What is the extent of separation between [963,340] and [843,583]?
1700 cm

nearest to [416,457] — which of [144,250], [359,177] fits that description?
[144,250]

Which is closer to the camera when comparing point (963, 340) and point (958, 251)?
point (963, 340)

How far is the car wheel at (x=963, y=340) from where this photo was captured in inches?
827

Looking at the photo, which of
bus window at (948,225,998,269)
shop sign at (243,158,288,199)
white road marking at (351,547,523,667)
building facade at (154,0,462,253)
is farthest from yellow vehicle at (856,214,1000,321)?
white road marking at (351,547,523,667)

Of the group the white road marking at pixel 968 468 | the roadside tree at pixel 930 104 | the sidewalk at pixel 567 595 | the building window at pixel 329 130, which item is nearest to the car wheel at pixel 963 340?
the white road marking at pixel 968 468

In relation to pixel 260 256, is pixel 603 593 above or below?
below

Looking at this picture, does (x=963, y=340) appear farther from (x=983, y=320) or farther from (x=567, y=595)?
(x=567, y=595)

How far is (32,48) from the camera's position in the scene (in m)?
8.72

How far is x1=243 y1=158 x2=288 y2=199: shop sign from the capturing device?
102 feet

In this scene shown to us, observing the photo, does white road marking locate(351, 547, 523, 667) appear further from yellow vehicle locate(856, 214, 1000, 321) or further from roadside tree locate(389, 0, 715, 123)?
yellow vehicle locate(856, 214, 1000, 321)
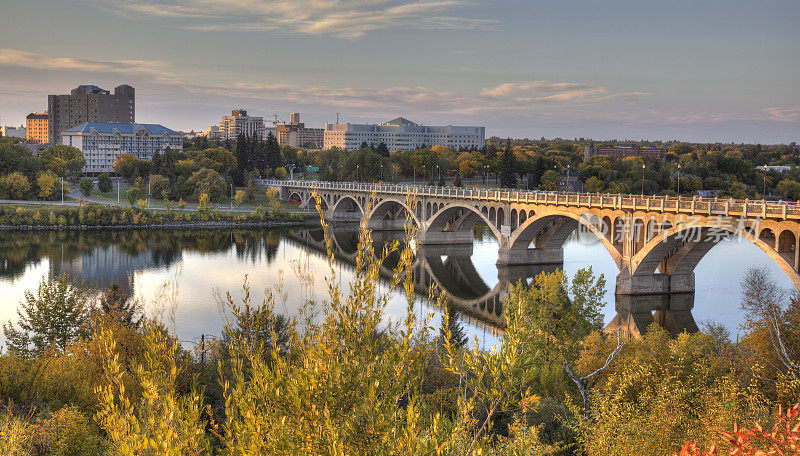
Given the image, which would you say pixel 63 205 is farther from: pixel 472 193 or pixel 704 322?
pixel 704 322

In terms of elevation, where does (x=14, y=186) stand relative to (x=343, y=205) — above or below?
above

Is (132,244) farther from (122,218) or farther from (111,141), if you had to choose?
A: (111,141)

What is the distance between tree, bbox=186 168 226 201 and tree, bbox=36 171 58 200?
1790cm

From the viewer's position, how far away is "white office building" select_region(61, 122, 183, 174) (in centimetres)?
14225

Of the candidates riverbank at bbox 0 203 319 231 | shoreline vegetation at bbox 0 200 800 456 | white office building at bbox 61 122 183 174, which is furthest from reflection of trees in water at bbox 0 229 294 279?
white office building at bbox 61 122 183 174

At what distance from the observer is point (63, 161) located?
113 meters

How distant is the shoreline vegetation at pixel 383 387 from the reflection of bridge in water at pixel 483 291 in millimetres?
7272

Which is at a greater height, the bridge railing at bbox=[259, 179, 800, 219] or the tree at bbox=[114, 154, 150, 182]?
the tree at bbox=[114, 154, 150, 182]

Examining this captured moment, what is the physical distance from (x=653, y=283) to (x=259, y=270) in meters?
30.4

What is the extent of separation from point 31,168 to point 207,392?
304 feet

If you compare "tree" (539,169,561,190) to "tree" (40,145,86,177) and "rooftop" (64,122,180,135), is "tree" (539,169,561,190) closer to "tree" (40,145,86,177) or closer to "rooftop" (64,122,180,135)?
"tree" (40,145,86,177)

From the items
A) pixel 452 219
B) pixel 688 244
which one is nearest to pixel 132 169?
pixel 452 219

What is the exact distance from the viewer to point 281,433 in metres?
7.33

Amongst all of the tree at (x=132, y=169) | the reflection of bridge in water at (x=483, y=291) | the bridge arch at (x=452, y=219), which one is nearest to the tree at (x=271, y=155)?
the tree at (x=132, y=169)
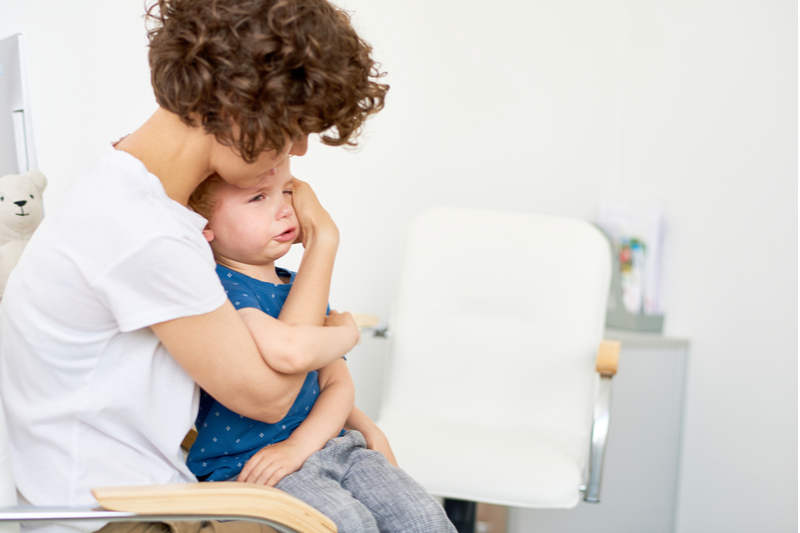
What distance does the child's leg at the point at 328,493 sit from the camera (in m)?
0.88

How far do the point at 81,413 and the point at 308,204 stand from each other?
18.2 inches

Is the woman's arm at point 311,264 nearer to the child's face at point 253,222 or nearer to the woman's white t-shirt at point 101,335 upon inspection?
the child's face at point 253,222

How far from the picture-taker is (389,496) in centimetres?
96

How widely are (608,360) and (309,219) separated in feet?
2.99

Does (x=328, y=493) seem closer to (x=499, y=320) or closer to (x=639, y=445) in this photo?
(x=499, y=320)

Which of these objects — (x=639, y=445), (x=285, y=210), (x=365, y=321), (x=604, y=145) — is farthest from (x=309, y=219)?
(x=604, y=145)

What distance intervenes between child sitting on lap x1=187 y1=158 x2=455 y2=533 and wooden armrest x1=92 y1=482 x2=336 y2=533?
9cm

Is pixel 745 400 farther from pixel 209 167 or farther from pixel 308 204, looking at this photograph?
pixel 209 167

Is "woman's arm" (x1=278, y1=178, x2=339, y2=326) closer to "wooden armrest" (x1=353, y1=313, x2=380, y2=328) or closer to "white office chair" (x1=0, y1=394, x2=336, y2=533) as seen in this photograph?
"white office chair" (x1=0, y1=394, x2=336, y2=533)

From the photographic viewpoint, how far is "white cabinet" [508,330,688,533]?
2105 millimetres

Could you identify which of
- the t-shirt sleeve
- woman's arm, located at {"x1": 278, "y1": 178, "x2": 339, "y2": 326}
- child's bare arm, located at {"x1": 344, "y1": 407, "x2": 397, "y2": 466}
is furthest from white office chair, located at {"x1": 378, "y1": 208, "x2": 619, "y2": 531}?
the t-shirt sleeve

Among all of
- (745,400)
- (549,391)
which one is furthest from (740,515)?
(549,391)

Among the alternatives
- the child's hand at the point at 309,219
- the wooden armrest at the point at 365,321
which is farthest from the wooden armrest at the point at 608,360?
the child's hand at the point at 309,219

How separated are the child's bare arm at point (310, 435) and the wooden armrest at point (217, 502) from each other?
12cm
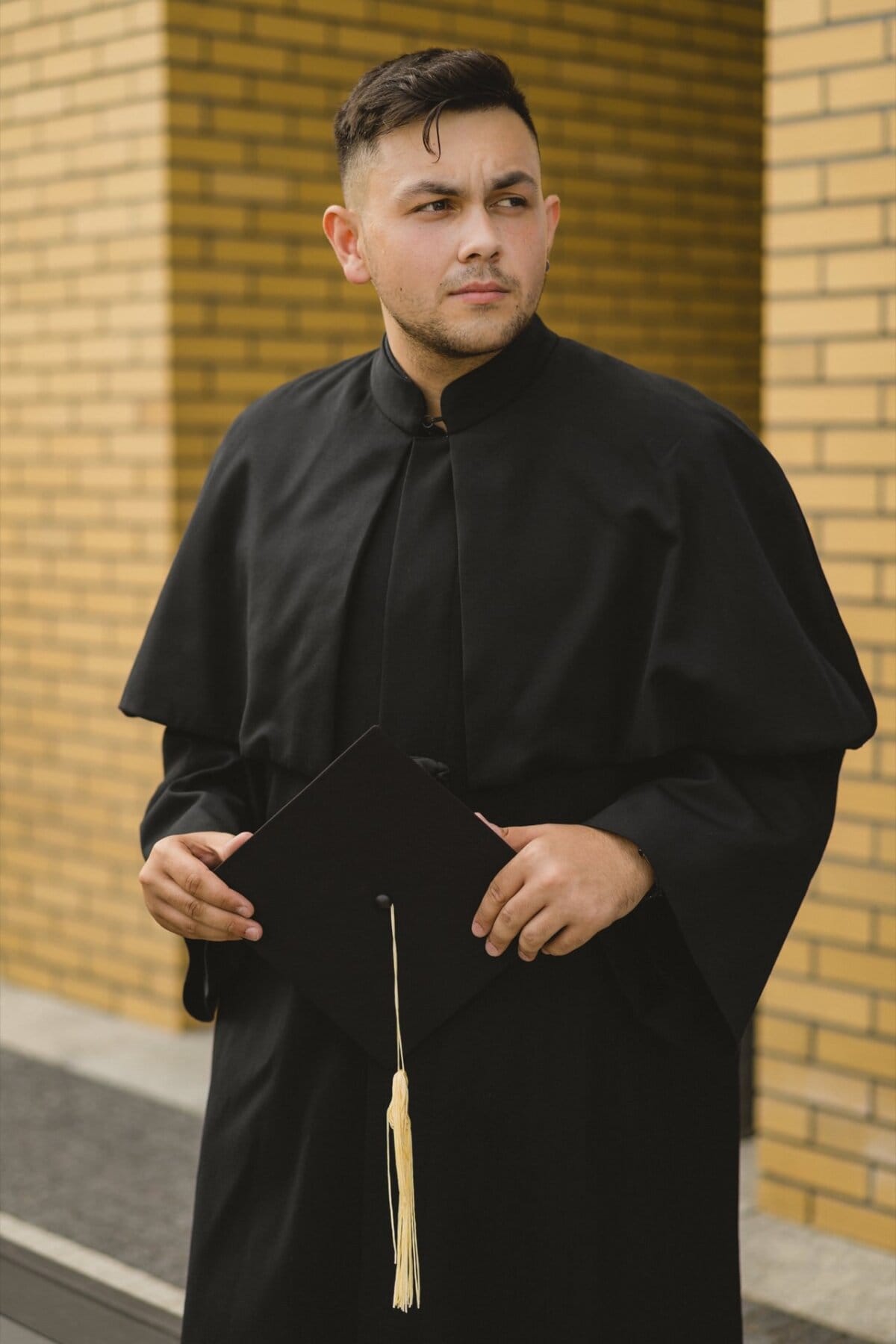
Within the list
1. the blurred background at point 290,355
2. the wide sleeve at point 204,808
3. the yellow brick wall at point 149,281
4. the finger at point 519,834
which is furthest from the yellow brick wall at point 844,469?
the yellow brick wall at point 149,281

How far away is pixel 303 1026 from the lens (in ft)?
7.95

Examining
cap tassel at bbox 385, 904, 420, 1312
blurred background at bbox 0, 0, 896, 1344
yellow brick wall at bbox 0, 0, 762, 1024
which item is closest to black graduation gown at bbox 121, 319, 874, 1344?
cap tassel at bbox 385, 904, 420, 1312

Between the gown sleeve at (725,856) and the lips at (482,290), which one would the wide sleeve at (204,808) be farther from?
the lips at (482,290)

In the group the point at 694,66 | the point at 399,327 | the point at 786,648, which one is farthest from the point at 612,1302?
the point at 694,66

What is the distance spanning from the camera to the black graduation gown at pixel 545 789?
7.27 feet

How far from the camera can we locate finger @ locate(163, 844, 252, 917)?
224 cm

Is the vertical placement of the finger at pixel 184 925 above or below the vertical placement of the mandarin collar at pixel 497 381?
below

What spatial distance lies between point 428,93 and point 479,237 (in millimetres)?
193

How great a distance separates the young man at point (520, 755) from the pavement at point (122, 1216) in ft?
4.29

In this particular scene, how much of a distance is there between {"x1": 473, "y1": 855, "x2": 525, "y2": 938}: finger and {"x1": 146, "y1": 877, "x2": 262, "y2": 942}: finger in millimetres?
285

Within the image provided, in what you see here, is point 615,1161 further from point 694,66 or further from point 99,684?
point 694,66

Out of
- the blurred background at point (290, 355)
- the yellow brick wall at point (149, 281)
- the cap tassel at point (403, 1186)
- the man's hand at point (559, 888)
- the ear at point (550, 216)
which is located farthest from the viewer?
the yellow brick wall at point (149, 281)

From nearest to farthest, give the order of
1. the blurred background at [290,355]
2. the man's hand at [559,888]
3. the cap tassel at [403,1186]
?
the man's hand at [559,888] < the cap tassel at [403,1186] < the blurred background at [290,355]

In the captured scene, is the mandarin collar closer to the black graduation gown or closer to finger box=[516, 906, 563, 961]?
the black graduation gown
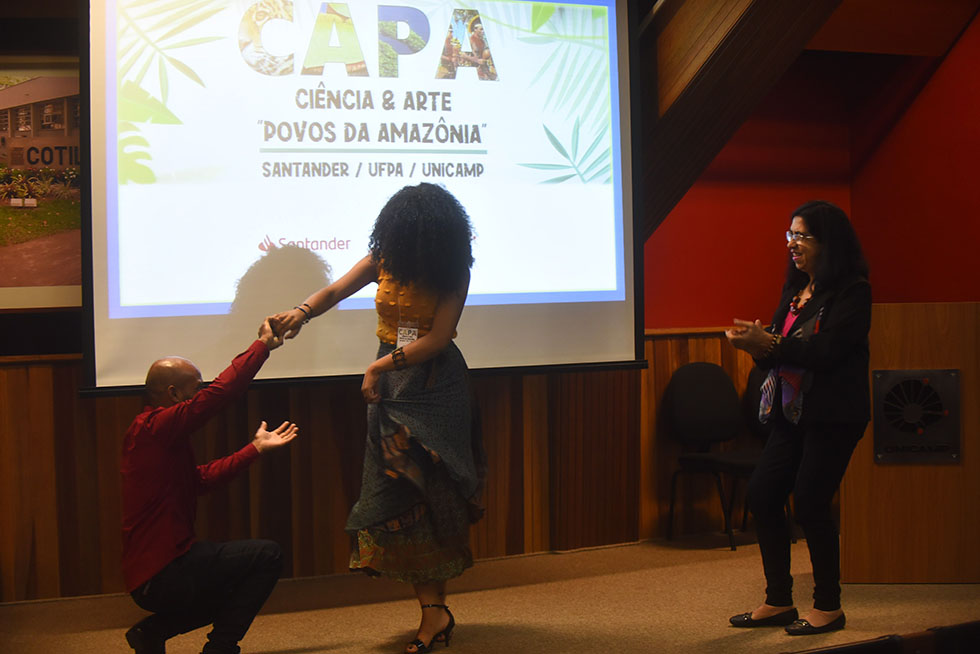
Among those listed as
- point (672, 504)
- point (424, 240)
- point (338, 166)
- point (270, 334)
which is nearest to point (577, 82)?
point (338, 166)

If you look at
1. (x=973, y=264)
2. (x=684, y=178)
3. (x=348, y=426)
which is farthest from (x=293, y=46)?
(x=973, y=264)

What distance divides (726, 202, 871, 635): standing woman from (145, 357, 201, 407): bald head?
5.26ft

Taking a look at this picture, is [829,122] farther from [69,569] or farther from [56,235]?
[69,569]

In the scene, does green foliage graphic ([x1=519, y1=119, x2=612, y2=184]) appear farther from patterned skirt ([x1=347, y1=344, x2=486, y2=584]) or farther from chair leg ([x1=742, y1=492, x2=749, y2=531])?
chair leg ([x1=742, y1=492, x2=749, y2=531])

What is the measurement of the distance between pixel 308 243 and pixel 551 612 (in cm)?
162

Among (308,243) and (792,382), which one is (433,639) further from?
(308,243)

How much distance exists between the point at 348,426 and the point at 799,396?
1864mm

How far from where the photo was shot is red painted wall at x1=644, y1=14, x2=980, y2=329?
4.75 meters

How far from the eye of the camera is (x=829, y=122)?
5.22 m

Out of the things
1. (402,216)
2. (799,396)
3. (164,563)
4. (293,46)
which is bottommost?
(164,563)

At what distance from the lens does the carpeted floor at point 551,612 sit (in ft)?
9.93

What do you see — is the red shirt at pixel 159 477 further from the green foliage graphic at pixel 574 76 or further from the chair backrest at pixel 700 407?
the chair backrest at pixel 700 407

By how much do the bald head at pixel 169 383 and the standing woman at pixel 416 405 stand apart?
1.13 ft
◇ ◇ ◇
ЗАДАЧА – Приведите строки записей выше в виде JSON-списка строк, начиная со строки с «What is the distance spanning» и заканчивая строкой с «the man's hand at [559,888] <» включительно. Каждая строка записей должна стать отдельной строкой списка, пустые строки пропустите.

РЕШЕНИЕ ЗАДАЧИ –
[
  "What is the distance spanning from the camera to the black graduation gown at pixel 545 789?",
  "7.27 feet",
  "How far from the camera can we locate finger @ locate(163, 844, 252, 917)?",
  "224 cm",
  "Is the vertical placement of the finger at pixel 184 925 above or below the vertical placement of the mandarin collar at pixel 497 381?",
  "below",
  "What spatial distance lies between point 428,93 and point 479,237 (in millimetres)?",
  "193",
  "How great a distance separates the young man at point (520, 755) from the pavement at point (122, 1216) in ft?",
  "4.29",
  "In this particular scene, how much of a distance is there between {\"x1\": 473, \"y1\": 855, \"x2\": 525, \"y2\": 938}: finger and {\"x1\": 146, \"y1\": 877, \"x2\": 262, \"y2\": 942}: finger in millimetres?",
  "285",
  "Within the image provided, in what you see here, is point 615,1161 further from point 694,66 or further from point 99,684?",
  "point 694,66",
  "Out of",
  "- the blurred background at point (290, 355)",
  "- the yellow brick wall at point (149, 281)",
  "- the cap tassel at point (403, 1186)",
  "- the man's hand at point (559, 888)",
  "- the ear at point (550, 216)",
  "which is located farthest from the viewer?",
  "the yellow brick wall at point (149, 281)",
  "From nearest to farthest, give the order of",
  "1. the blurred background at [290,355]",
  "2. the man's hand at [559,888]",
  "3. the cap tassel at [403,1186]",
  "?",
  "the man's hand at [559,888] < the cap tassel at [403,1186] < the blurred background at [290,355]"
]